- **Required tasks**
1. Please reproduce the part of the Deblur forum thread starting with "Difference in number" and going on through "moving pictures tutorial.)".
2. In the Deblur forum thread, how many sequences were lost in the quality filtering step?
3. Pick up the Deblur forum thread after its final sentence and keep writing it.

- **Passage shown**
Difference in number of sequences and features per sample.

Hello. I have been using QIIME2 for quite a bit. I have observed a great reduction in the number of features presented in any sample after deblurring as compared to the number of original sequences in that sample. Why is this so? For example, 71247 sequences became 5231, 85005 became 7940 and so on. Does that mean only so many reads can be used for for furthur analysis? If yes, how can I improve/maximize the number of reads that can be saved?

@Shriya_Sawant, I don’t have much experience with Deblur, but I’d be happy to work with you on troubleshooting.

Are you losing sequences during the quality filtering part of the process, or during deblur itself?
Do you know how to view/interpret the statistics produced during those steps? (If not, take a look at this section of the moving pictures tutorial.)

@ChrisKeefe Yes, I think I am losing these while doing deblur itself. I had a total of 1,444,088 sequences initially, but after the deblur step, I was left with only 132,237 frequency of features in all.
In the quality filtering step, I just lost 56 seqs.

- **Supplied entries**
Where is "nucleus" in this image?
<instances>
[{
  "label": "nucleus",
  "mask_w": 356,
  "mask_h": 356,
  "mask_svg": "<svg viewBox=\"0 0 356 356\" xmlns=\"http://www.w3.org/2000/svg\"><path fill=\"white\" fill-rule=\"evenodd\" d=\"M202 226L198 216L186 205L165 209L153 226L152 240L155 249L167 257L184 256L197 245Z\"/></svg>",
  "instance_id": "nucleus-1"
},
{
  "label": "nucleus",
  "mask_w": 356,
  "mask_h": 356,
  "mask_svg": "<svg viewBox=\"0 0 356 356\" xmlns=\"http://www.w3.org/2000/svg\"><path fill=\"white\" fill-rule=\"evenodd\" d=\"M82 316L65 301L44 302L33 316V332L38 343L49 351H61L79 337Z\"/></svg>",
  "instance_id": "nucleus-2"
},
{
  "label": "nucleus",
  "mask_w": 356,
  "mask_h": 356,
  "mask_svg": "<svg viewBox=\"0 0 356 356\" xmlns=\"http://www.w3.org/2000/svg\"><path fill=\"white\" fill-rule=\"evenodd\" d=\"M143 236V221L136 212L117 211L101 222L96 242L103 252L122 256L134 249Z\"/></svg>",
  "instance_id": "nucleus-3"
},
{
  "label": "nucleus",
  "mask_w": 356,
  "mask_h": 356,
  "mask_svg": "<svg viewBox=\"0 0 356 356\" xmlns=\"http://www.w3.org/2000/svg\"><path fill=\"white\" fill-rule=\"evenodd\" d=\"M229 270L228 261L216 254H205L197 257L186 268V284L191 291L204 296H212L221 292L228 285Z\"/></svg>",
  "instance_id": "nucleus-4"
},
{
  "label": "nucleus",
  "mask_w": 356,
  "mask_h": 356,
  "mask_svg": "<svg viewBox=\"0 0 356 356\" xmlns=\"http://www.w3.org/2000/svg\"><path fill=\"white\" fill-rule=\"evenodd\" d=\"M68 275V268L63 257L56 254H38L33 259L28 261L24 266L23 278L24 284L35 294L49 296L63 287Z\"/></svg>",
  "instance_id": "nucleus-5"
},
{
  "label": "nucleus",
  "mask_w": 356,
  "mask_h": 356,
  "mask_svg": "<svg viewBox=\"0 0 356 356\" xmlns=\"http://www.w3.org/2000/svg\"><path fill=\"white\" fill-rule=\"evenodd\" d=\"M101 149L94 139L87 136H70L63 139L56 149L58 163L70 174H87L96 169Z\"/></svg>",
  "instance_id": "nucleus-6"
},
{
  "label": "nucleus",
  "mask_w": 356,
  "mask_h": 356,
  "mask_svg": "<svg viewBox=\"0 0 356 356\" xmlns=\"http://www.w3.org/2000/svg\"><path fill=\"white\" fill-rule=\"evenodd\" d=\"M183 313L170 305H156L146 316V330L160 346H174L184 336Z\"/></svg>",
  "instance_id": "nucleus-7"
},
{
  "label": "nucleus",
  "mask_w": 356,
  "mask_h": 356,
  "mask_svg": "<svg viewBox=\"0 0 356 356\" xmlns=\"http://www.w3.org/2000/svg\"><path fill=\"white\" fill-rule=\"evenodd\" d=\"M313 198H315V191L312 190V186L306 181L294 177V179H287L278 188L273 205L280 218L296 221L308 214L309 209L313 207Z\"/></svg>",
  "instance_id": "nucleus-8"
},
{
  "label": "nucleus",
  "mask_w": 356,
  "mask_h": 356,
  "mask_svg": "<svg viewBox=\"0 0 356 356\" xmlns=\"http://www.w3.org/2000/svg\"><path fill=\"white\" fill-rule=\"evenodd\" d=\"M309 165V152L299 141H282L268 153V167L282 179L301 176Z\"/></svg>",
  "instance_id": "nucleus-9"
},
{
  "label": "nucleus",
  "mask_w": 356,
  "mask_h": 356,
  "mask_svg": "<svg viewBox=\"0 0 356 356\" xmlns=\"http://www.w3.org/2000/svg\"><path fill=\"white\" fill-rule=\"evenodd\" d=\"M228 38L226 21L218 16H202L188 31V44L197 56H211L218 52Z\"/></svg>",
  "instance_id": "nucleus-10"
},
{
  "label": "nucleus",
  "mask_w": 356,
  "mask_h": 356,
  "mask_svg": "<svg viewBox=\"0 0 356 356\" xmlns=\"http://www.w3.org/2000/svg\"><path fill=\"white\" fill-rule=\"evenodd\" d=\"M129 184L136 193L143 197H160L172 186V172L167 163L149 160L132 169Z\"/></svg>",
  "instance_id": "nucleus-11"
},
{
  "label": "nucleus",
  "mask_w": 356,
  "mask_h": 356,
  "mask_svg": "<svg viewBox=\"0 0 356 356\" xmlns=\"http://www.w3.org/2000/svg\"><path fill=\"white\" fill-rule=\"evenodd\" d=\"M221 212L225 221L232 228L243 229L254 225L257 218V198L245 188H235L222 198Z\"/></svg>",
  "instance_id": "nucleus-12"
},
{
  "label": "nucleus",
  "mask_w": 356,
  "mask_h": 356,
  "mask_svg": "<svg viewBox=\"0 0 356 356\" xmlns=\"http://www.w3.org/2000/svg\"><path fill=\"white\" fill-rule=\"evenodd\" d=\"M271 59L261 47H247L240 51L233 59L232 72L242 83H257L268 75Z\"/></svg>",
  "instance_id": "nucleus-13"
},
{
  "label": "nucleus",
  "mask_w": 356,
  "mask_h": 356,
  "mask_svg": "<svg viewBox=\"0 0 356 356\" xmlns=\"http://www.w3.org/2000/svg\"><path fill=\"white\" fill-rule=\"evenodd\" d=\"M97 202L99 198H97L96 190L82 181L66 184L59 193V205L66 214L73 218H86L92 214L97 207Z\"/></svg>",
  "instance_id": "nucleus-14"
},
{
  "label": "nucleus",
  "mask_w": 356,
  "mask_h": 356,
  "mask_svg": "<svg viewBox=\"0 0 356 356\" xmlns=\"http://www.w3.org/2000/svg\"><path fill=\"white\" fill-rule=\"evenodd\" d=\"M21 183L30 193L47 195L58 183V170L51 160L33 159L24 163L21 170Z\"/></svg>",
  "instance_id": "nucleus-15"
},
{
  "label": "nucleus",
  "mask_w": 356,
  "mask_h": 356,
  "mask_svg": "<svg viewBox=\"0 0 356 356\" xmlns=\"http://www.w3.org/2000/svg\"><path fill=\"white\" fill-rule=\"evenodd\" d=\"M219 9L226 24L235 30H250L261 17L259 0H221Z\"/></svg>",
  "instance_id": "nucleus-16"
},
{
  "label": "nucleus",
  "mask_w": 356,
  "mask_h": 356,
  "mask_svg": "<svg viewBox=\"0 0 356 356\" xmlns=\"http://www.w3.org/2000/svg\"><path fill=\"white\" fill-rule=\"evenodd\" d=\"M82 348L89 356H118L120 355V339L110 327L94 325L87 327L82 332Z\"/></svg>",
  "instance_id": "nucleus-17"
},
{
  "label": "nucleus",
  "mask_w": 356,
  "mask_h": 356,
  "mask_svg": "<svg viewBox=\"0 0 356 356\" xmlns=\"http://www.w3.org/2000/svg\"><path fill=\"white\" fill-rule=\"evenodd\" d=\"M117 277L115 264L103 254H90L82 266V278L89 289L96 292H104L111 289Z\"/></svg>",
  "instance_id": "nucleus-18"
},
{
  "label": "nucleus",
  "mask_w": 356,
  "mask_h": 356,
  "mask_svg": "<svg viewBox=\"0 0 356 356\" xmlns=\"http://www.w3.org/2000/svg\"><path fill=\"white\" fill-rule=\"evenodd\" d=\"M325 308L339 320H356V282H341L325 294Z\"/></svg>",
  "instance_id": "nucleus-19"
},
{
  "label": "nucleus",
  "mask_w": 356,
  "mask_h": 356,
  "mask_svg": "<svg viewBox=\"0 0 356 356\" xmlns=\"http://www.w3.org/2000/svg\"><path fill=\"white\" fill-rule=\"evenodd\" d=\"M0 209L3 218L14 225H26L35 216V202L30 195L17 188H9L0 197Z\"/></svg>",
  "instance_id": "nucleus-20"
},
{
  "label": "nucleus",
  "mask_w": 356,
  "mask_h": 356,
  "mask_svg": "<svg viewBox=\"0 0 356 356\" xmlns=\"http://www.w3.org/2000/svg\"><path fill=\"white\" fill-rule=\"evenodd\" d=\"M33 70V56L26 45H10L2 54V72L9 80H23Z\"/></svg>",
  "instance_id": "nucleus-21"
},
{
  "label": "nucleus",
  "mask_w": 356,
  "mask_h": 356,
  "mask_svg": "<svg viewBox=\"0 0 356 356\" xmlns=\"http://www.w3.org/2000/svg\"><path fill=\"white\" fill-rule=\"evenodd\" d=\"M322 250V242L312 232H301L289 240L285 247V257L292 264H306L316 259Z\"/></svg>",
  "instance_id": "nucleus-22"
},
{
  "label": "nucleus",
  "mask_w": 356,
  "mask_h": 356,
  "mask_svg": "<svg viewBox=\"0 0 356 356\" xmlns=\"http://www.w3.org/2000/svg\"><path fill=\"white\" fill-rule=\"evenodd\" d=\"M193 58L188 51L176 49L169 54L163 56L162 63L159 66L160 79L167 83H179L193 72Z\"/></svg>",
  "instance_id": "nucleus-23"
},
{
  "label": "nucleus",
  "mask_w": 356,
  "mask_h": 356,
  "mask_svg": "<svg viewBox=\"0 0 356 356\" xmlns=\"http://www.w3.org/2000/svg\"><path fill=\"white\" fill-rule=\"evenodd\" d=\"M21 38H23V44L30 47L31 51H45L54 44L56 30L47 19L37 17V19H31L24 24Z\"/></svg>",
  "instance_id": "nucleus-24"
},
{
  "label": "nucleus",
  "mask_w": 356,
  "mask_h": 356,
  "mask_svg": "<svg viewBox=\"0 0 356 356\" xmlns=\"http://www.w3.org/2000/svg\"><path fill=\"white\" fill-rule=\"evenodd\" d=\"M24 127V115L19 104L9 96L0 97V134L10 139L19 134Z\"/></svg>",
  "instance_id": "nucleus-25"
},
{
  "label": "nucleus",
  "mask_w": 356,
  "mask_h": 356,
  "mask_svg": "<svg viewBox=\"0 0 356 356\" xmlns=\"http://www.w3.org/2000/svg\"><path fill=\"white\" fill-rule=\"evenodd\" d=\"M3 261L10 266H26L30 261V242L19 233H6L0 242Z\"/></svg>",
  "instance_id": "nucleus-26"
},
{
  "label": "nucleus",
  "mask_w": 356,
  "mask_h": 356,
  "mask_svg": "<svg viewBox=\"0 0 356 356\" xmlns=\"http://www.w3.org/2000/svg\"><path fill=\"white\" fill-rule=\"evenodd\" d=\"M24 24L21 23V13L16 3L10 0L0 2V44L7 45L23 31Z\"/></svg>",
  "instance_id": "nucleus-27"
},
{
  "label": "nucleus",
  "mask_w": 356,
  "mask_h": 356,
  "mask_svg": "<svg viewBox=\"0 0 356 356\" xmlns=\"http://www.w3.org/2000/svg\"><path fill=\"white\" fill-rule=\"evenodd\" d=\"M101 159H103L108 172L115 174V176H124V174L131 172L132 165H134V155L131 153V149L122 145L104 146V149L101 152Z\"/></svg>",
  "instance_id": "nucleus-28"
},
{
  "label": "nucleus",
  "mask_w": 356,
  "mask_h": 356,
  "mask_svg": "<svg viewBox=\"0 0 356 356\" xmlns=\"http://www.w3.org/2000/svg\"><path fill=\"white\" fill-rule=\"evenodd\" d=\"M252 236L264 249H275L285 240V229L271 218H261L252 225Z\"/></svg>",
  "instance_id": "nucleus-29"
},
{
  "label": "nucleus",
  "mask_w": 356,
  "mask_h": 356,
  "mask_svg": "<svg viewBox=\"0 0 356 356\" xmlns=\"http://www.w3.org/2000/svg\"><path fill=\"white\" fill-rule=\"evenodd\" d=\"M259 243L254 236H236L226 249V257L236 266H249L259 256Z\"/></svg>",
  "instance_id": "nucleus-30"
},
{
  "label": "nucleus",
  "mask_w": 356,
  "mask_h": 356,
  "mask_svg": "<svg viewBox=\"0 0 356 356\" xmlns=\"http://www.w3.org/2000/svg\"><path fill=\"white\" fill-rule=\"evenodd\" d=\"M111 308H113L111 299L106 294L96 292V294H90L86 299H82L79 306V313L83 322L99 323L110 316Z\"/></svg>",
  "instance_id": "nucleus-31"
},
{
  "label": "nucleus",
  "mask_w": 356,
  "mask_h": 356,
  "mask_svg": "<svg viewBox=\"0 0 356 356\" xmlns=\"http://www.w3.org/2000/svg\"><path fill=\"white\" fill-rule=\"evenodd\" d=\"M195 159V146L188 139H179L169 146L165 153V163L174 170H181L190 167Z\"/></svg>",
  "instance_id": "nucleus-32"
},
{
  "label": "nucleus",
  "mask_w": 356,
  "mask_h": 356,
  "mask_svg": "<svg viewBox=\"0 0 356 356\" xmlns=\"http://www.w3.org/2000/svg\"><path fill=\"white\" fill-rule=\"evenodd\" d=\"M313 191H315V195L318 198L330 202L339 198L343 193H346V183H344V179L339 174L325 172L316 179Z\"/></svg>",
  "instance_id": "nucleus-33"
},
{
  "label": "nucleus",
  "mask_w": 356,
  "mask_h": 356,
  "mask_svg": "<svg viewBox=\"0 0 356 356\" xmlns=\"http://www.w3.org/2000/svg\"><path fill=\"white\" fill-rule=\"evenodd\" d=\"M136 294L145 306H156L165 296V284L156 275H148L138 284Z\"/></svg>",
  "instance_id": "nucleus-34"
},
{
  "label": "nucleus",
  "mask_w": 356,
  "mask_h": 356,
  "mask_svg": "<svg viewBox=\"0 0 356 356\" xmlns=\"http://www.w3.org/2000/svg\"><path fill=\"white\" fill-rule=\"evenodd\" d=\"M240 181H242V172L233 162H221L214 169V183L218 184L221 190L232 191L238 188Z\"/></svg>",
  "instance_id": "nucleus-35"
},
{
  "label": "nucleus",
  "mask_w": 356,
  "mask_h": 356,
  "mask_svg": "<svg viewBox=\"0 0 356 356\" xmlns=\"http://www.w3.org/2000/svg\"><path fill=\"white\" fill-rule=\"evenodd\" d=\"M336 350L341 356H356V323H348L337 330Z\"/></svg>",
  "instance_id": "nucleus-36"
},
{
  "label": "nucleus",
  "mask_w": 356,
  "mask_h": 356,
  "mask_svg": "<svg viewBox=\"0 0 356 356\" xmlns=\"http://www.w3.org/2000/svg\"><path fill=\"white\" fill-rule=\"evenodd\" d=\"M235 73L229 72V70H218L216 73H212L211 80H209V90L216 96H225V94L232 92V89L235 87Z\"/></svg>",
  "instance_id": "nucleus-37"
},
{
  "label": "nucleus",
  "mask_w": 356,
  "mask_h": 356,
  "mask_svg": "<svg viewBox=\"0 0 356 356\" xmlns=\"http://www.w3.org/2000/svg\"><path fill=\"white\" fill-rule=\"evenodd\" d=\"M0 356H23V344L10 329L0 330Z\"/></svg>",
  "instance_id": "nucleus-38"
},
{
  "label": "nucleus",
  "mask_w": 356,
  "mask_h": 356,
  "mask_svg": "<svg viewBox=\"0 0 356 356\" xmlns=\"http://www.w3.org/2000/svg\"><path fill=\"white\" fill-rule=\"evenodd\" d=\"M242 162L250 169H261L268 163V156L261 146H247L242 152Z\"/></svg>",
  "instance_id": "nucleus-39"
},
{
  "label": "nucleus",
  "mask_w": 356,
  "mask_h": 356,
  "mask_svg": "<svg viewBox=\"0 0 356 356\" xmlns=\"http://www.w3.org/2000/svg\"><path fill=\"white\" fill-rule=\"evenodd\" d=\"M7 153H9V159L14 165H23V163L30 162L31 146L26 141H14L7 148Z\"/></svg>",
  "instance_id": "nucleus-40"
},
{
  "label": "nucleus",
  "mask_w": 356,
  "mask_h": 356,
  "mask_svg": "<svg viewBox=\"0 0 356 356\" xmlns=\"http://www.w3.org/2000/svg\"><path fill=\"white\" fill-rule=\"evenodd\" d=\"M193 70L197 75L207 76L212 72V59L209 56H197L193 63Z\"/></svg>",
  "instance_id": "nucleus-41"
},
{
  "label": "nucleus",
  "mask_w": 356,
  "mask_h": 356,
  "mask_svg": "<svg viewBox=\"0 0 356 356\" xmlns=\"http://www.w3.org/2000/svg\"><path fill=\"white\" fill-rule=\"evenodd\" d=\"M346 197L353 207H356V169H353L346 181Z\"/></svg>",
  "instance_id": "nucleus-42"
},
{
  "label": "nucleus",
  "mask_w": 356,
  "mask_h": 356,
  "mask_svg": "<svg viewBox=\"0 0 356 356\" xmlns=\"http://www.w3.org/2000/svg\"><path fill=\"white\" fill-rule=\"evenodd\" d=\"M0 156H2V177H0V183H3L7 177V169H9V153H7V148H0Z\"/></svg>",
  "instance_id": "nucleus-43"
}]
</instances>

- **Answers provided**
1.
Difference in number of sequences and features per sample.

Hello. I have been using QIIME2 for quite a bit. I have observed a great reduction in the number of features presented in any sample after deblurring as compared to the number of original sequences in that sample. Why is this so? For example, 71247 sequences became 5231, 85005 became 7940 and so on. Does that mean only so many reads can be used for for furthur analysis? If yes, how can I improve/maximize the number of reads that can be saved?

@Shriya_Sawant, I don’t have much experience with Deblur, but I’d be happy to work with you on troubleshooting.

Are you losing sequences during the quality filtering part of the process, or during deblur itself?
Do you know how to view/interpret the statistics produced during those steps? (If not, take a look at this section of the moving pictures tutorial.)

2. 56 sequences.

3.
Can you share your deblur stats qzv?

deblur-stats300.qzv (207.0 KB)

Do you know how to view/interpret the statistics you just shared?

Your experience appears to be somewhat similar to data in this post, which also includes a great discussion of deblur, and links to other useful topics. Give those a read, consider reading the deblur paper, and report back here with relevant information or targeted questions.


As a side note, it’s almost always worth your time to search this forum for existing answers before posting your own question. There’s a ton of expert information here, and you’ll probably spend less time searching than you would waiting for troubleshooting support.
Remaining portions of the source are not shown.